**Given exercise**
Convert the entries from the line containing "How widely are" through the line containing "A: the blonde hair at point 146,166" into a two-column CSV with the headers entry_text and answer. Write one row per entry, and put each value in a single quoted field with any line breaks replaced by spaces.

**Information supplied**
>> START

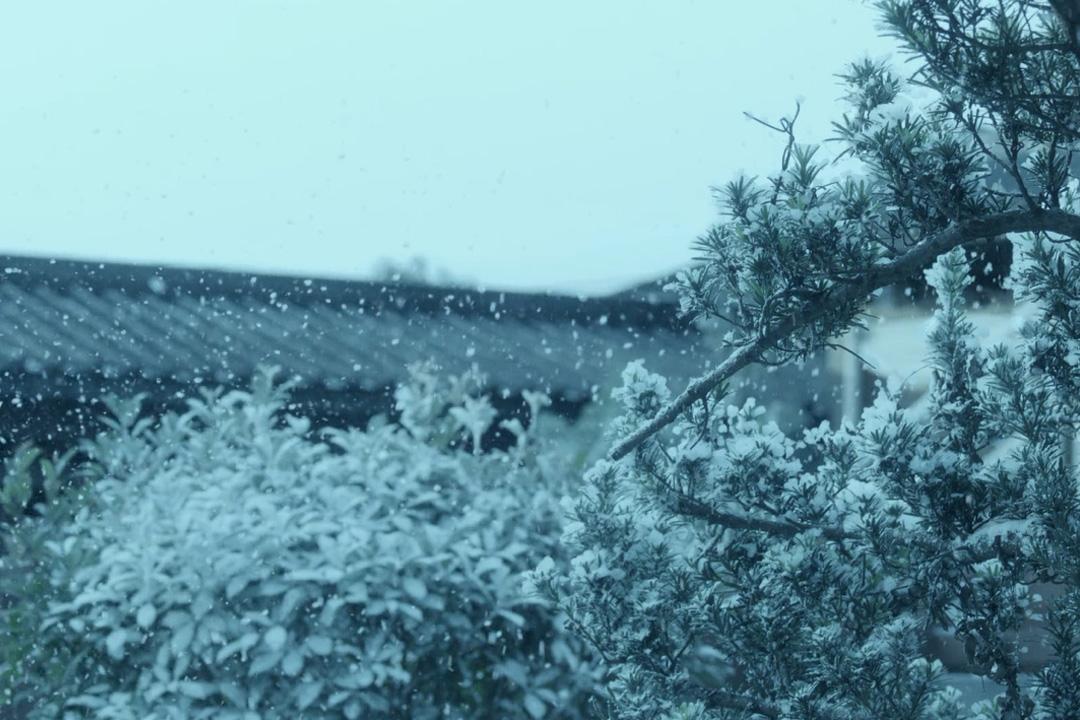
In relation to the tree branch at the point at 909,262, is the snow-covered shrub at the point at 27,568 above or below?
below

>> END
>> START

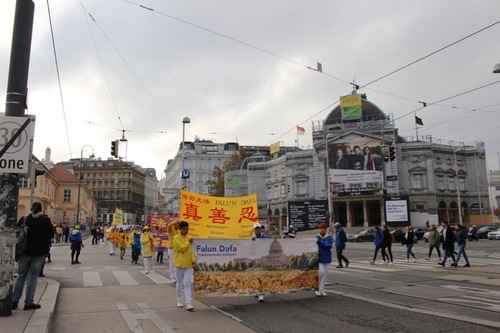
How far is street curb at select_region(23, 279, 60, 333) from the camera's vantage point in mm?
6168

>> END
>> START

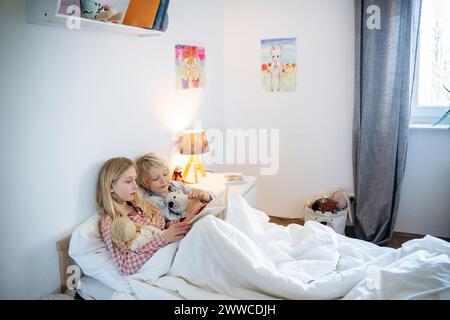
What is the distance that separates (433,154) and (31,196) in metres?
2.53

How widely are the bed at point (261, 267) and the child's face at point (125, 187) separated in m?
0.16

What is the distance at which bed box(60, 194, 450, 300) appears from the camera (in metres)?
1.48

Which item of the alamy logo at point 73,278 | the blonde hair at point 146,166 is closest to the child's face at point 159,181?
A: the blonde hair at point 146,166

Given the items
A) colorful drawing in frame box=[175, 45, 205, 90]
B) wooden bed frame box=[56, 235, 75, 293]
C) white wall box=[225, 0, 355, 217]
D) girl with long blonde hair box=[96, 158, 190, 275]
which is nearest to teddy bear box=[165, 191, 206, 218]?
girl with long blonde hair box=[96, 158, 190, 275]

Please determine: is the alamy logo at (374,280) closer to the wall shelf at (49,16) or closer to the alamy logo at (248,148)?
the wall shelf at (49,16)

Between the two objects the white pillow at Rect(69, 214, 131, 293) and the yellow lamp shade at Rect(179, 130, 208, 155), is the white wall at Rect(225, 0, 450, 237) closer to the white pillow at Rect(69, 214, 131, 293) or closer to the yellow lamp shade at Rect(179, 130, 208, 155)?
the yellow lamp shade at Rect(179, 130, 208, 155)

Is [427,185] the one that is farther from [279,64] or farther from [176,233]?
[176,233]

>> END

**Task solution**
entry_text,answer
"How widely are the bed at point (261, 267) and the child's face at point (125, 187) separated in m?","0.16"
"What is the distance at which bed box(60, 194, 450, 300) appears from the camera (in metres)?","1.48"
"Which item of the alamy logo at point 73,278 | the blonde hair at point 146,166 is closest to the child's face at point 159,181?","A: the blonde hair at point 146,166"